Não. Não acredito que possa entrar nesse estado inanimado, não com essa mente que não para de girar e esse coração que não para de bater emocionado frente a todas as expectativas maravilhosas e coloridas que me rodeiam.
Sou muito exigente comigo mesma, o que me faz nunca estar completamente satisfeita com a pessoa que sou. Sempre quero ser mais, melhor. Sempre estou pensando na próxima aresta para afinar, o próximo galho fora de lugar para podar.
Me incomoda minha ansiedade, minha mania de querer controlar tudo, incluindo o meu destino. Como uma vidente frustrada que realmente acredita que pode não só prever o que o futuro reserva, mas também moldá-lo. Me incomoda como essa ansiedade me faz comer exageradamente, incluindo minha própria pelinha ao redor das unhas. Me incomoda essa necessidade por movimento que faz com que seja difícil ficar parada, quietinha, serena.
Do que tenho medo? Do que posso chegar a pensar se não estiver me ocupando com trezentas coisas ao mesmo tempo?
Me incomoda saber que sou uma pessoa fechada e que não consigo me abrir com a facilidade que gostaria. Às vezes me sinto apriosionada em mim, sem força para gritar e pedir a ajuda que tão desesperadamente preciso. Sem valentia para romper com essa visão de perfeição que insisto em usar como uma capa para o mundo exterior. Como se pedir ajuda fosse sinônimo de fraqueza.

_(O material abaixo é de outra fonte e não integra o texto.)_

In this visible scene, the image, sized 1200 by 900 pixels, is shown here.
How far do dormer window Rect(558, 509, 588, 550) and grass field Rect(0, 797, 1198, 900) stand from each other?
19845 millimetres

Como se necessitar retomar o fôlego fosse algo do que deveria sentir vergonha.
Me incomoda todo esse autoconhecimento que não leva a nada. Queria acelerar meu tempo como lagarta e virar borboleta de uma vez. Me esqueço que levo anos sendo muitas dessas coisas e que somente alguns anos de terapia e resoluções não são suficientes para construir o casulo e renascer com toda a pompa e circunstância. Ainda tenho muito por aprender e por desaprender, incluindo o fato de que sou humana, não inseto, e que minha transformação é muito mais complexa, lenta e repetitiva do que a dos nossos colegas com asas.
Pensando nisso, acho que deveria me tratar com mais humanidade. Com mais paciência e compaixão. Reconhecer mais o caminho que percorri pra chegar até aqui. Aceitar os tropeços que dei e os machucados que sofri sem querer. Gostaria de me sentir mais orgulhosa de tudo que já consegui superar e do meu foco em continuar superando. Gostaria de me querer bem, um pouquinho mais.